• PASSAGE FOR REVIEW:
#####
United States v. Cain , 31 F. App'x 599 ( 2002 )


Menu:
  •                                                                           F I L E D
    United States Court of Appeals
    Tenth Circuit
    UNITED STATES COURT OF APPEALS
    FEB 22 2002
    FOR THE TENTH CIRCUIT
    PATRICK FISHER
    Clerk
    UNITED STATES OF AMERICA,
    Plaintiff-Appellee,
    v.                                                   No. 01-3263
    (D.C. No. 01-CR-10017-01-MLB)
    MARK A. CAIN,                                          (D. Kan.)
    Defendant-Appellant.
    ORDER AND JUDGMENT            *
    Before TACHA , Chief Judge, PORFILIO , Circuit Judge, and        BRORBY ,
    Senior Circuit Judge.
    After examining the briefs and appellate record, this panel has determined
    unanimously that oral argument would not materially assist the determination of
    this appeal.   See Fed. R. App. P. 34(a)(2); 10th Cir. R. 34.1(G). The case is
    therefore ordered submitted without oral argument.
#####
• GIVEN INFORMATION:
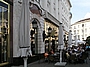 Kaffeehaus Gerbeaud-Haz mit Tradition in Budapest am Vörösmarty Platz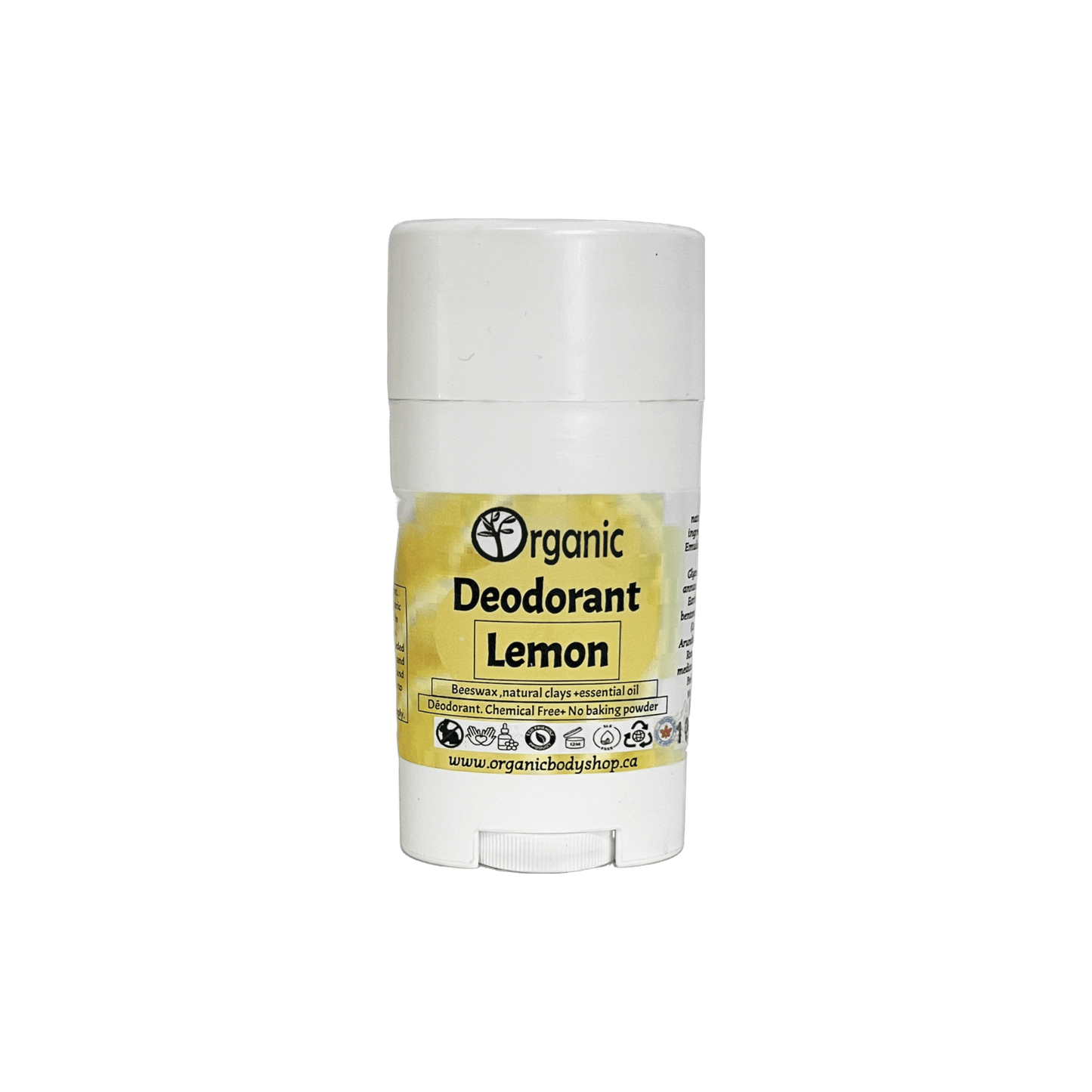 Deodorant Organic Lemon - Organic Body Shop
#####
• TASK OBJECTIVE: Reproduce the portion of the court order that begins at the words "ORDER AND JUDGMENT" and stops after the words "without oral argument.". The lines above have no connection to the court order.

• YOUR RESPONSE:
ORDER AND JUDGMENT            *
    Before TACHA , Chief Judge, PORFILIO , Circuit Judge, and        BRORBY ,
    Senior Circuit Judge.
    After examining the briefs and appellate record, this panel has determined
    unanimously that oral argument would not materially assist the determination of
    this appeal.   See Fed. R. App. P. 34(a)(2); 10th Cir. R. 34.1(G). The case is
    therefore ordered submitted without oral argument.